Los sucesos dejan de ser tales en buena parte de las crónicas sobre Israel en los medios españoles para transformarse, despreciado su valor, en mera partícula, ingrediente precursor de la historia que “hace” el narrador – y que sigue, reiterativa, un mismo patrón.
Entre los eventos y el producto final, median una serie de pasos sencillos, casi como una liturgia (des)periodística propia de la cobertura del conflicto árabe-israelí: se altera la cronología – elemento indispensable de la causalidad, de la búsqueda de responsabilidad, de culpabilidad -, se anula el actor palestino – la responsabilidad se carga en una parte -, se omite contexto y otra información relevante – para comprender el hecho en el marco de un conflicto en el que no existe un único actor, en el que las motivaciones están meridianamente claras -; y se favorecen ciertas voces sobre otras que en demasiadas ocasiones no son siquiera citadas.

> Datos suministrados:
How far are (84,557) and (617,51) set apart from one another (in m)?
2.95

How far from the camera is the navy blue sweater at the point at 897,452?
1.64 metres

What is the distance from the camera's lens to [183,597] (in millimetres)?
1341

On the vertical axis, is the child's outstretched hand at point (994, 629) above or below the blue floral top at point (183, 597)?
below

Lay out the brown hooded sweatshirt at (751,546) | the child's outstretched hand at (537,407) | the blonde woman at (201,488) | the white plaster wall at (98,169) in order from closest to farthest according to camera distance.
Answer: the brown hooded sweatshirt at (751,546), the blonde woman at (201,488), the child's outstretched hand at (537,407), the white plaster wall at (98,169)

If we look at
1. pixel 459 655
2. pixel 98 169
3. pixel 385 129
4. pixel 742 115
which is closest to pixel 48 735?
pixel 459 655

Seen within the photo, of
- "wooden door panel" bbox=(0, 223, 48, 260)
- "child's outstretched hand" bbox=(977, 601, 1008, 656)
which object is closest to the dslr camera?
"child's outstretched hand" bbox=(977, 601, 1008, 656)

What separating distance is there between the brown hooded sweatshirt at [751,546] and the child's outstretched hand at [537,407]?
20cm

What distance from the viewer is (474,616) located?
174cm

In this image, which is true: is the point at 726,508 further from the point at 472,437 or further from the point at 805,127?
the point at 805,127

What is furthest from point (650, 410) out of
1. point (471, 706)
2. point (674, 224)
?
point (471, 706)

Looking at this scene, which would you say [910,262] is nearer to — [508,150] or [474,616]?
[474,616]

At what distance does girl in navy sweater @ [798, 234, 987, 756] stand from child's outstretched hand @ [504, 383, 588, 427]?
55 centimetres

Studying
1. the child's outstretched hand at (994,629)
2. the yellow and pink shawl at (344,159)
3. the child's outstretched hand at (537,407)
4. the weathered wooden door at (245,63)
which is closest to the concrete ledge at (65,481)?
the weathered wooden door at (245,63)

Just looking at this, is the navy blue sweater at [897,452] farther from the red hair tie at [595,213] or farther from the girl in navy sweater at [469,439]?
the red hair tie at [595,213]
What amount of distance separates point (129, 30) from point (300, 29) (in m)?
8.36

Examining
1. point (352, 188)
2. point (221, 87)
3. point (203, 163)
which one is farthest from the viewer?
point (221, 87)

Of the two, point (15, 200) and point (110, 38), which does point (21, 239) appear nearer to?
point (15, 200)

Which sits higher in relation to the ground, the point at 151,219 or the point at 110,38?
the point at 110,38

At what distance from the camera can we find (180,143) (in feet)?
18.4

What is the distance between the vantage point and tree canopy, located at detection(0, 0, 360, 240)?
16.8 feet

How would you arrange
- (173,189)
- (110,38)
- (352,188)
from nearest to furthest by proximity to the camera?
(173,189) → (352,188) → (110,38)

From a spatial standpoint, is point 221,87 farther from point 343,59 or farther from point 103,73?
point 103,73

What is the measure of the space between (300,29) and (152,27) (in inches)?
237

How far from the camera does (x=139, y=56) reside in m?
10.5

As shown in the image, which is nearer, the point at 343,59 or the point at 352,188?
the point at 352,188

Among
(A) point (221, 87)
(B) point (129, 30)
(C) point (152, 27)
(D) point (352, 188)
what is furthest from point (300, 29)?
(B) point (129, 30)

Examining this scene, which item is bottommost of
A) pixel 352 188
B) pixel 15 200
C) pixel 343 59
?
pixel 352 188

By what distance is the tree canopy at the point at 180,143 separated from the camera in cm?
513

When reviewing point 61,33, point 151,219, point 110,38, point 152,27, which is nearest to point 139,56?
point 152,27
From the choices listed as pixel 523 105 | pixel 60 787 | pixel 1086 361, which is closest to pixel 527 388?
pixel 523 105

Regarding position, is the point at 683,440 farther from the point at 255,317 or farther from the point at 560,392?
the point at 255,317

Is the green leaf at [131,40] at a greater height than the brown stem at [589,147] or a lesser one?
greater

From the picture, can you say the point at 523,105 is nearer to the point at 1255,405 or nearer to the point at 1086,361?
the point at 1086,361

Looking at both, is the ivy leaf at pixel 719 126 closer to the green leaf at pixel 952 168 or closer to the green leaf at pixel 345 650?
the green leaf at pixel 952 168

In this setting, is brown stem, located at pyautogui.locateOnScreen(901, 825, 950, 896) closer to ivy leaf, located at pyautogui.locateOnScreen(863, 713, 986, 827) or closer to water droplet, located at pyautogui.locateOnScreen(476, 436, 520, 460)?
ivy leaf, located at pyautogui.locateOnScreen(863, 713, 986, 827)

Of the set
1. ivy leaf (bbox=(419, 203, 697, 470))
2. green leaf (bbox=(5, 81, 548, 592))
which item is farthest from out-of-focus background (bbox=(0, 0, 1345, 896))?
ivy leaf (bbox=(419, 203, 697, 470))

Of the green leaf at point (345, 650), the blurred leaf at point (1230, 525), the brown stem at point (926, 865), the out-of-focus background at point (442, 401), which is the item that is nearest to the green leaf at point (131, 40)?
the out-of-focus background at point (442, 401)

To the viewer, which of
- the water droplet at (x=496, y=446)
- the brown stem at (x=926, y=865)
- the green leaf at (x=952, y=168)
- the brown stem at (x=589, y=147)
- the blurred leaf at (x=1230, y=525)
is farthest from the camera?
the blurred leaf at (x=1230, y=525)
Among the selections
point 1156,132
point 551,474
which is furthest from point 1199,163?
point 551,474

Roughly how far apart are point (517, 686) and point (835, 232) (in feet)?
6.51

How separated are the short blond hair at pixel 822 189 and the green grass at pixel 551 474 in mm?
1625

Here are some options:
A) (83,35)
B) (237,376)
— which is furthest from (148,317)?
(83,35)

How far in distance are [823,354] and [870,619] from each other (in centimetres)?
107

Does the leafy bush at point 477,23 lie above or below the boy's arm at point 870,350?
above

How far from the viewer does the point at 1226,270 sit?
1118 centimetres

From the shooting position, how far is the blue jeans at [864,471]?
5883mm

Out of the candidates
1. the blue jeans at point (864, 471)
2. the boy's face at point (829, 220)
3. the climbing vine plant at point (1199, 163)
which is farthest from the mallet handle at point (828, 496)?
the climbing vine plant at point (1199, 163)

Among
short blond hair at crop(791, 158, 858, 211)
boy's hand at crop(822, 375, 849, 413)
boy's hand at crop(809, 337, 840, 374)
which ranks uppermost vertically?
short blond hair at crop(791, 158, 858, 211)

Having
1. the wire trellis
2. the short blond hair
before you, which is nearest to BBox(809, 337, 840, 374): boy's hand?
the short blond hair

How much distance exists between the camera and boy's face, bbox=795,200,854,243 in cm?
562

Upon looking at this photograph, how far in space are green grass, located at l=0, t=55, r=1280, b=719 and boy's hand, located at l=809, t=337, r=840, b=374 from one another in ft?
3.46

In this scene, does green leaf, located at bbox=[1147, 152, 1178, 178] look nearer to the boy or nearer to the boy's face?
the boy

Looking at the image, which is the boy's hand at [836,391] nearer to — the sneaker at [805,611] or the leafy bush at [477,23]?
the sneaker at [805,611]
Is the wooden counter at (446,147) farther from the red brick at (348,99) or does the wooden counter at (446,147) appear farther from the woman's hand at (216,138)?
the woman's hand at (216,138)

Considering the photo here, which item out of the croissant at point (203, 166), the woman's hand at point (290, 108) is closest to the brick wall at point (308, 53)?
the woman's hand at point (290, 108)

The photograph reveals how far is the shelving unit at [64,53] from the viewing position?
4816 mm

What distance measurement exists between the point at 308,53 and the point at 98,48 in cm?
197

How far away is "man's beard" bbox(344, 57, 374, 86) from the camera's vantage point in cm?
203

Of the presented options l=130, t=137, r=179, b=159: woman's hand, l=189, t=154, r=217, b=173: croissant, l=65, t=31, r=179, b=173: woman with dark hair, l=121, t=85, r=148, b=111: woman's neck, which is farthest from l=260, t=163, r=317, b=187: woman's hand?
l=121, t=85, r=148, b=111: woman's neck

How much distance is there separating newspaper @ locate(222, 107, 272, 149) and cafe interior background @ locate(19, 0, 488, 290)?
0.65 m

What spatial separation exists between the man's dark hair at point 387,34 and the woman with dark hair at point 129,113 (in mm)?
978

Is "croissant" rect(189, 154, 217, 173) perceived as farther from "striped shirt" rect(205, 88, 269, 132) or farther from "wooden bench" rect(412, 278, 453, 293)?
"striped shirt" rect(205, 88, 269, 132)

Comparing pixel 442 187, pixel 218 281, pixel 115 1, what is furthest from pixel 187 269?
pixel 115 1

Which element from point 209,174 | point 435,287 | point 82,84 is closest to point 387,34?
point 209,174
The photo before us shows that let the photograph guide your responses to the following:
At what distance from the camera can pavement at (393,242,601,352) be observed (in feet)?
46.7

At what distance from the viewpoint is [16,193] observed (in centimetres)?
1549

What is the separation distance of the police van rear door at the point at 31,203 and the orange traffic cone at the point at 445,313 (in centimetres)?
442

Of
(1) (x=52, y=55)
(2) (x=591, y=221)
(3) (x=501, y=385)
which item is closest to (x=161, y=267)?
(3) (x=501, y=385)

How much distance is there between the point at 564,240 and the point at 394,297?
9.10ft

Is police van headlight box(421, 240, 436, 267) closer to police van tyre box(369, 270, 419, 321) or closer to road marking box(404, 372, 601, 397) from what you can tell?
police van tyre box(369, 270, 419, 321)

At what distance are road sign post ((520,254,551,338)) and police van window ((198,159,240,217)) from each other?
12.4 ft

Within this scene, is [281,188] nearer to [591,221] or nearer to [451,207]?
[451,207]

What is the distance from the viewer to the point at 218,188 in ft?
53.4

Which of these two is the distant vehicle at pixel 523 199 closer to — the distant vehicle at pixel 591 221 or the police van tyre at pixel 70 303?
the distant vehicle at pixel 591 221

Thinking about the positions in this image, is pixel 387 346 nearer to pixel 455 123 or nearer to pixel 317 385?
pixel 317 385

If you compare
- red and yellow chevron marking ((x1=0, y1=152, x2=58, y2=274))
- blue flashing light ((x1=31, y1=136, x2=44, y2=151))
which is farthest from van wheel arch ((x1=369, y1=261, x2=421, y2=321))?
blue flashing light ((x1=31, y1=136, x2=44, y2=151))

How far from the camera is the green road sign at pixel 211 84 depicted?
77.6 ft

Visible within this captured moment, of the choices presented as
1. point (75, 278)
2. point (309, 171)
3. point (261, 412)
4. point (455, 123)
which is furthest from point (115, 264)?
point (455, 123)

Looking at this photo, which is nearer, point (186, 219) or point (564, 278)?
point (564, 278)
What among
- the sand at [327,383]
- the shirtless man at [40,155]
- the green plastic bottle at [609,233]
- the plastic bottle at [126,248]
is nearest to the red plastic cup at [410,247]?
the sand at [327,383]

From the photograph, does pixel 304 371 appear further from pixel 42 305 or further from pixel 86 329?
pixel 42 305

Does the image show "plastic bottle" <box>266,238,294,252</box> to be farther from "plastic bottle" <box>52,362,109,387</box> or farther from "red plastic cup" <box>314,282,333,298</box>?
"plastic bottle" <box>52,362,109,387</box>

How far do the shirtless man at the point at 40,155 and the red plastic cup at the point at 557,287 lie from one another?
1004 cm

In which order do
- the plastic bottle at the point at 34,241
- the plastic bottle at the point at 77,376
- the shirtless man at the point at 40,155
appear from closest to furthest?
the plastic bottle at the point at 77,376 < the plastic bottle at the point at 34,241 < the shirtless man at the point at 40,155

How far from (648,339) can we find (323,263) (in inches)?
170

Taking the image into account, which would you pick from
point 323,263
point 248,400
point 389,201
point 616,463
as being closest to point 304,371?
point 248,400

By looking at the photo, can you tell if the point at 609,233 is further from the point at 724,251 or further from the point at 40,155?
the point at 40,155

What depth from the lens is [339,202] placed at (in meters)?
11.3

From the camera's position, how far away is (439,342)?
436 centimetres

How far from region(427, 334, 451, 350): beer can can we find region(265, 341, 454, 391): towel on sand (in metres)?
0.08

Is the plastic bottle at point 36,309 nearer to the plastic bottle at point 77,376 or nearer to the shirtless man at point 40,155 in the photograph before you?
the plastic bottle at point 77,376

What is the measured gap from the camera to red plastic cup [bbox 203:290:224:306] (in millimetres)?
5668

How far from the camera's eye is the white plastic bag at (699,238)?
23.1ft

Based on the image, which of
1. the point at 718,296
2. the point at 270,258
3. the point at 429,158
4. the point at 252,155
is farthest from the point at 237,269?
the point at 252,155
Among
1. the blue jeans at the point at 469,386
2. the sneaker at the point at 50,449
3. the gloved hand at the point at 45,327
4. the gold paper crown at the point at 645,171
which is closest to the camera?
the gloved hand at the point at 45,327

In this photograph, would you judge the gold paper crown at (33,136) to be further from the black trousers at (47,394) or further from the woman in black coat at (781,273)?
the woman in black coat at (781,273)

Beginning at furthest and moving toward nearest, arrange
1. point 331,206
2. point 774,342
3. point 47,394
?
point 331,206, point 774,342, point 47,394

> Enunciado:
Copia literalmente el tramo del documento sobre la cobertura de Israel que va desde "Los sucesos dejan" hasta "un mismo patrón.".

> Respuesta final:
Los sucesos dejan de ser tales en buena parte de las crónicas sobre Israel en los medios españoles para transformarse, despreciado su valor, en mera partícula, ingrediente precursor de la historia que “hace” el narrador – y que sigue, reiterativa, un mismo patrón.